PROBLEMA A RESOLVER >> Extraia da reportagem sobre as hospedagens dos pastores em um hotel de Brasília o trecho que vai de "Já o ex-assessor" até "ministro Milton Ribeiro.", inclusive, sem alterar nada.

TEXTO DO DOCUMENTO >>
──────────
A Polícia Federal confirmou 63 hospedagens do pastor Arilton Moura e uma do pastor Gilmar Santos em um hotel de Brasília usado por eles como QG para negociações de verbas federais com prefeitos.
Como a Folha de S.Paulo revelou em março, os pastores -próximos do presidente Jair Bolsonaro (PL) e do ex-ministro Milton Ribeiro- usavam o hotel Grand Bittar para receber prefeitos e assessores e negociar liberação de recursos do FNDE (Fundo Nacional de Desenvolvimento da Educação). Eles nunca tiveram cargo no governo.
A reportagem indicou que funcionários do MEC também circulavam com grande frequência no local, no setor hoteleiro Sul da capital federal. O que também foi confirmado pela PF.
Ribeiro foi preso na quarta (22) e solto no dia seguinte por decisão do STJ (Superior Tribunal de Justiça). As investigações de um balcão de negócios no MEC miram também Gilmar Santos, Arilton Moura, Luciano de Freitas Musse e Helder Bartolomeu, genro de Arilton.
Há suspeita de interferência de Bolsonaro na investigação. Sua defesa nega.
A presença mais recorrente no hotel era a de Arilton Moura. Ele se hospedou 10 vezes em 2020, outras 38 em 2021 e, neste ano, esteve em 10 oportunidades no local.
A última vez que Arilton fez chek-in hotel foi em 21 de março. É o mesmo dia em que a Folha revelou áudio em que o ex-ministro diz que priorizava pedidos do pastor Gilmar e que isso ocorria a partir de pedido de Bolsonaro. Ele fala ainda em um apoio que seria destinada a igrejas.
Ele fez check-out no dia 23 de março e, segundo os registros colhidos pela PF, não voltou mais ao local.
Em março, dois funcionários relataram à reportagem que o pastor Arilton chegou a exibir uma barra de ouro no restaurante do hotel -isso teria ocorrido em meados de 2021.
Há registro de apenas uma estadia do pastor Gilmar, em 9 de setembro de 2021. Mas os relatos de prefeitos, assessores e funcionários do hotel indicam que ele circulava com assiduidade pelo lobby e restaurante do mezanino.
Já o ex-assessor do MEC Luciano Musse hospedou-se por 29 vezes no Grand Bittar. Foram 24 em 2021 e 5 neste ano.
A PF ressalta as datas coincidentes em que Musse e Arilton hospedaram-se ao mesmo tempo. Das dez vezes que isso ocorreu entre 2021 e 2022, em sete delas Luciano Musse já estava no cargo de gerente de projetos da secretaria-executiva do MEC.
Ele fora nomeado em 6 de abril e só foi exonerado em 29 de março, um dia depois que Milton Ribeiro se deligou do cargo. Antes de entrar para o MEC, ele integrava a comitiva dos religiosos e esteve em ao menos três encontros oficiais com o ministro Milton Ribeiro.
──────────
DADOS DE ORIGEM >>

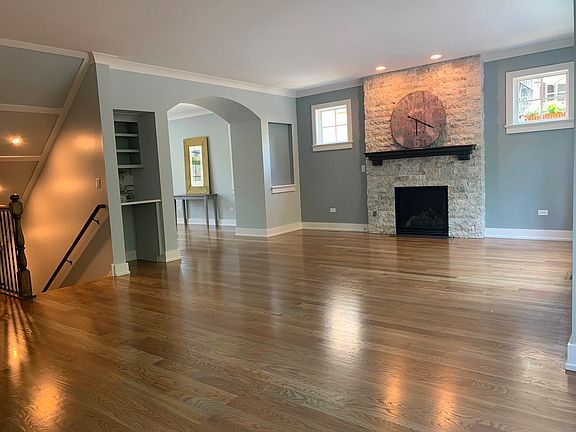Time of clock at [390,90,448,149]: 6:18
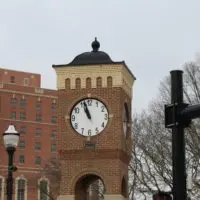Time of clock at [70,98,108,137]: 10:56
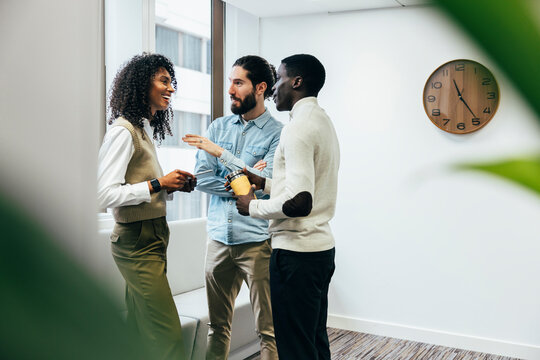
──────────
SOLUÇÃO COMPLETA >>
Já o ex-assessor do MEC Luciano Musse hospedou-se por 29 vezes no Grand Bittar. Foram 24 em 2021 e 5 neste ano.
A PF ressalta as datas coincidentes em que Musse e Arilton hospedaram-se ao mesmo tempo. Das dez vezes que isso ocorreu entre 2021 e 2022, em sete delas Luciano Musse já estava no cargo de gerente de projetos da secretaria-executiva do MEC.
Ele fora nomeado em 6 de abril e só foi exonerado em 29 de março, um dia depois que Milton Ribeiro se deligou do cargo. Antes de entrar para o MEC, ele integrava a comitiva dos religiosos e esteve em ao menos três encontros oficiais com o ministro Milton Ribeiro.